*** Data for processing ***

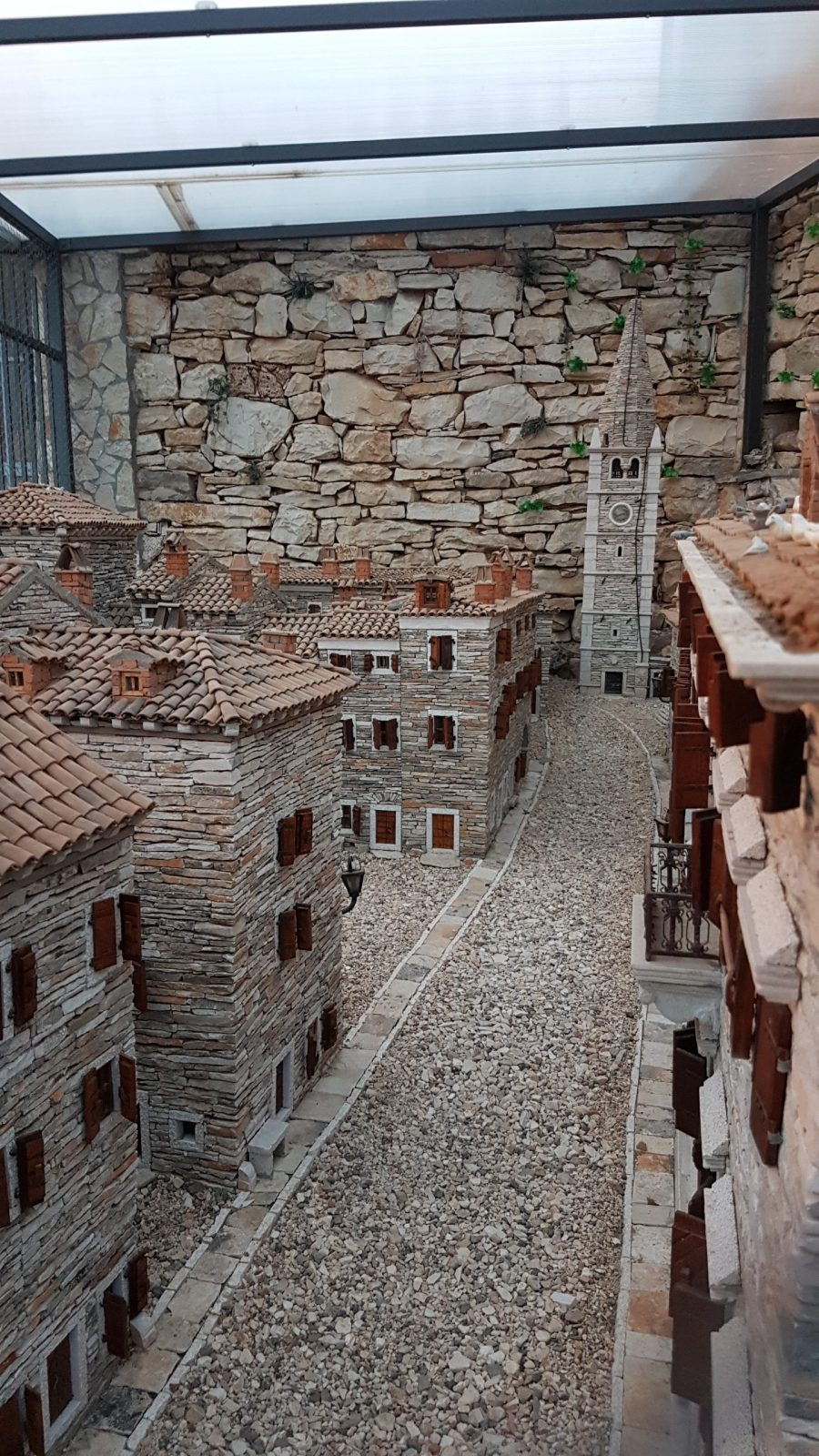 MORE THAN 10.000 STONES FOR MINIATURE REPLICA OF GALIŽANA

*** End of Data for processing ***
*** Data for processing ***

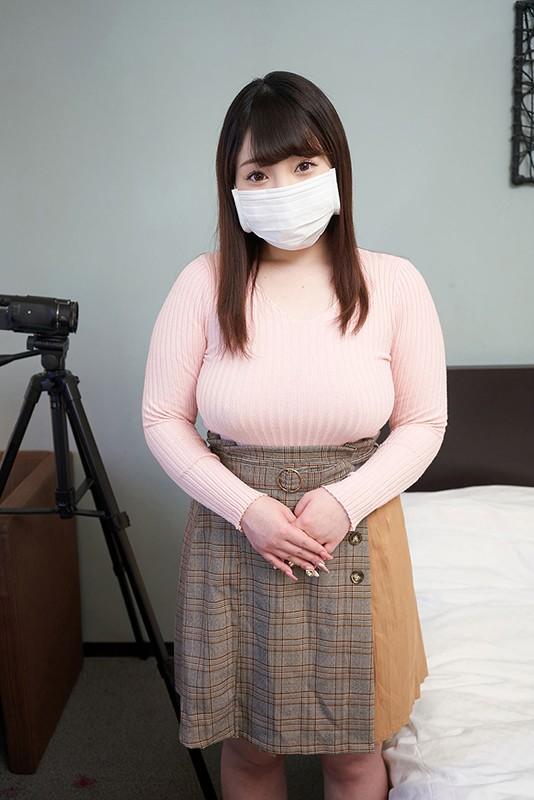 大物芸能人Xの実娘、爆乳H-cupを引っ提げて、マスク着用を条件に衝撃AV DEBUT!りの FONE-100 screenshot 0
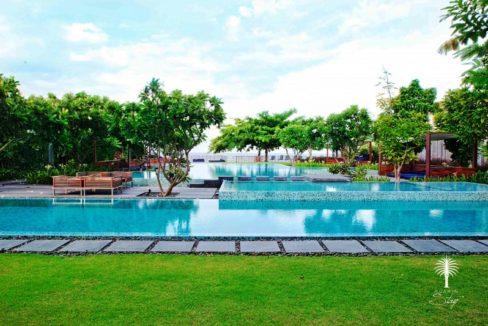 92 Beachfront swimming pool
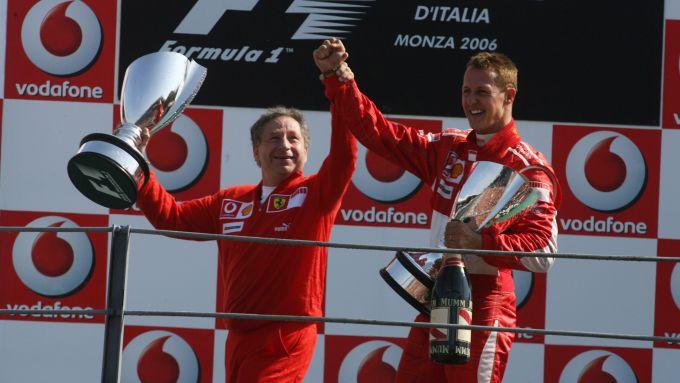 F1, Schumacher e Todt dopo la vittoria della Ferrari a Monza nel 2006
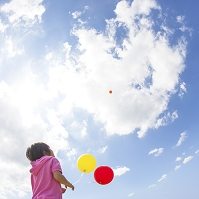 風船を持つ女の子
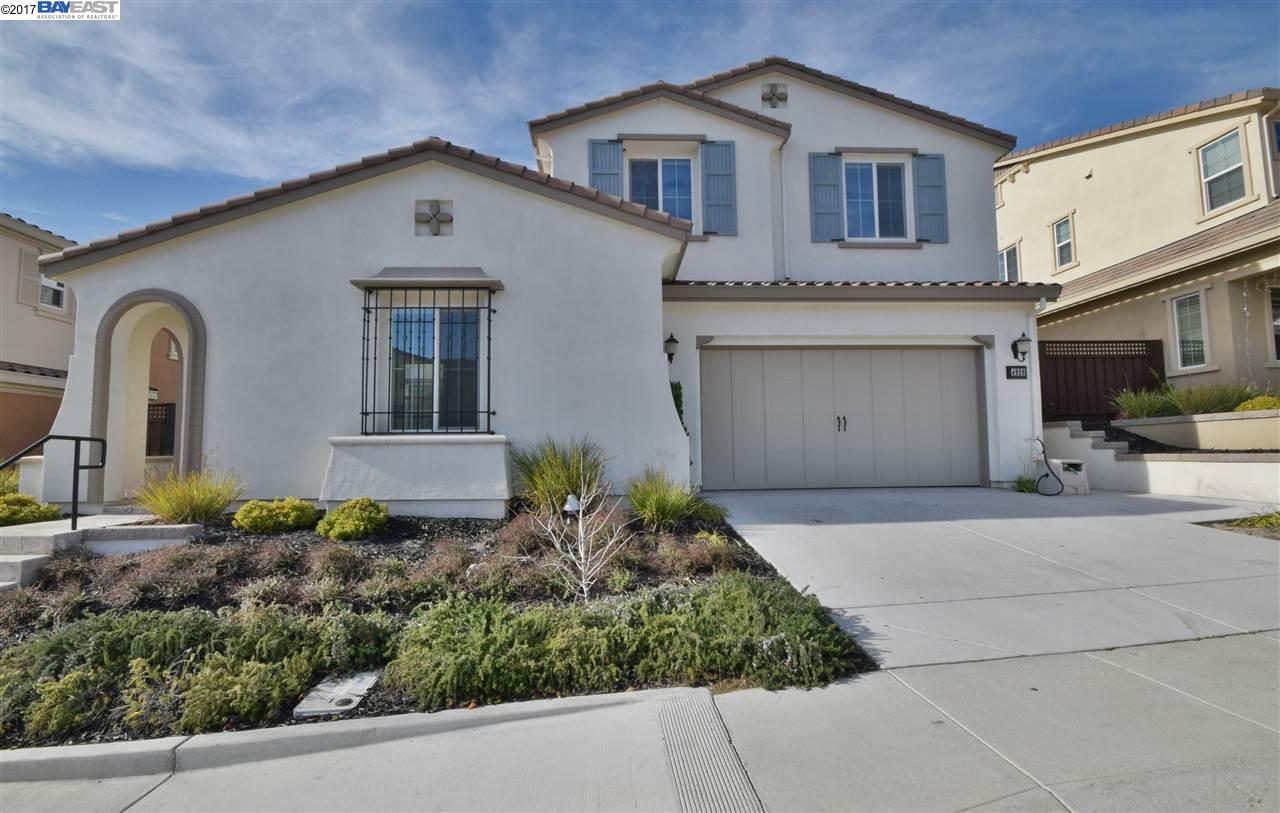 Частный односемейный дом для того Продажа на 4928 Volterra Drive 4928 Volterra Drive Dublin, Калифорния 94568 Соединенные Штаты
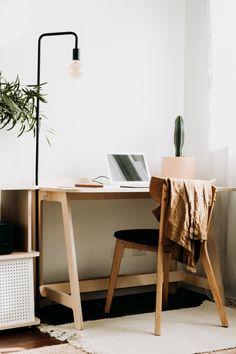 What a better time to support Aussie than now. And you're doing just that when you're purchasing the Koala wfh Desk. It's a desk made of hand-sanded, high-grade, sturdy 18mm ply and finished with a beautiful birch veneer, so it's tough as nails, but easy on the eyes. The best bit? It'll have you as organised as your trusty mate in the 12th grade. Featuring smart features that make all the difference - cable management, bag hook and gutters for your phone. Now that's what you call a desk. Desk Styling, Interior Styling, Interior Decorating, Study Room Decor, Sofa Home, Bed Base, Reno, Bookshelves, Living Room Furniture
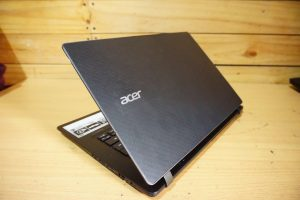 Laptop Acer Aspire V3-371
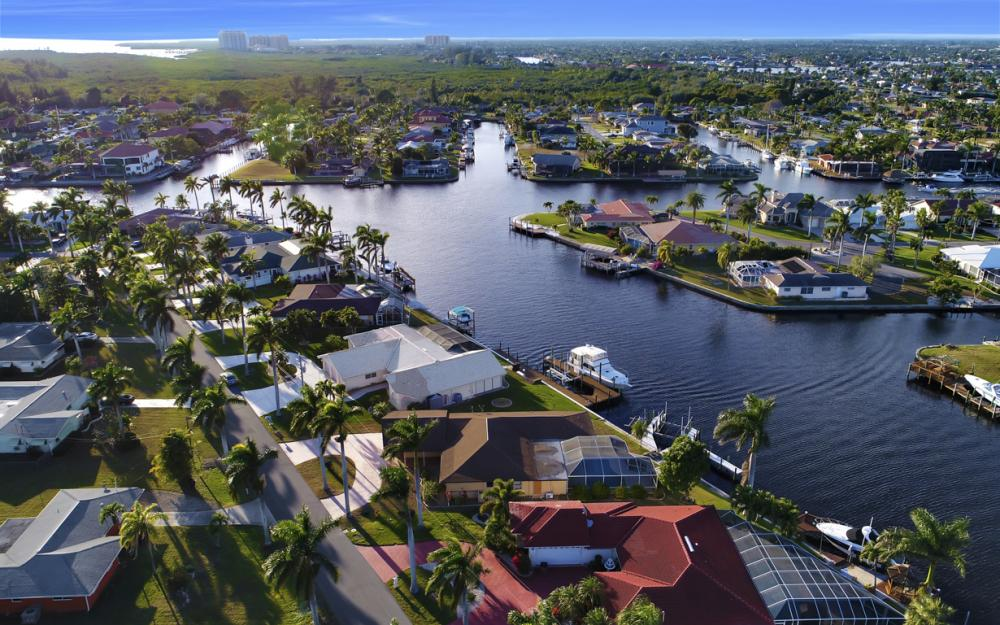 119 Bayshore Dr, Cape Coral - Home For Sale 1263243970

*** End of Data for processing ***

▸ **Activity**
Reproduce the records above exactly, but only from the line with "Частный односемейный дом" up to and including the line with "119 Bayshore Dr, Cape". Leave the pictures out.

▸ **Reply to the exercise**
 Частный односемейный дом для того Продажа на 4928 Volterra Drive 4928 Volterra Drive Dublin, Калифорния 94568 Соединенные Штаты
 What a better time to support Aussie than now. And you're doing just that when you're purchasing the Koala wfh Desk. It's a desk made of hand-sanded, high-grade, sturdy 18mm ply and finished with a beautiful birch veneer, so it's tough as nails, but easy on the eyes. The best bit? It'll have you as organised as your trusty mate in the 12th grade. Featuring smart features that make all the difference - cable management, bag hook and gutters for your phone. Now that's what you call a desk. Desk Styling, Interior Styling, Interior Decorating, Study Room Decor, Sofa Home, Bed Base, Reno, Bookshelves, Living Room Furniture
 Laptop Acer Aspire V3-371
 119 Bayshore Dr, Cape Coral - Home For Sale 1263243970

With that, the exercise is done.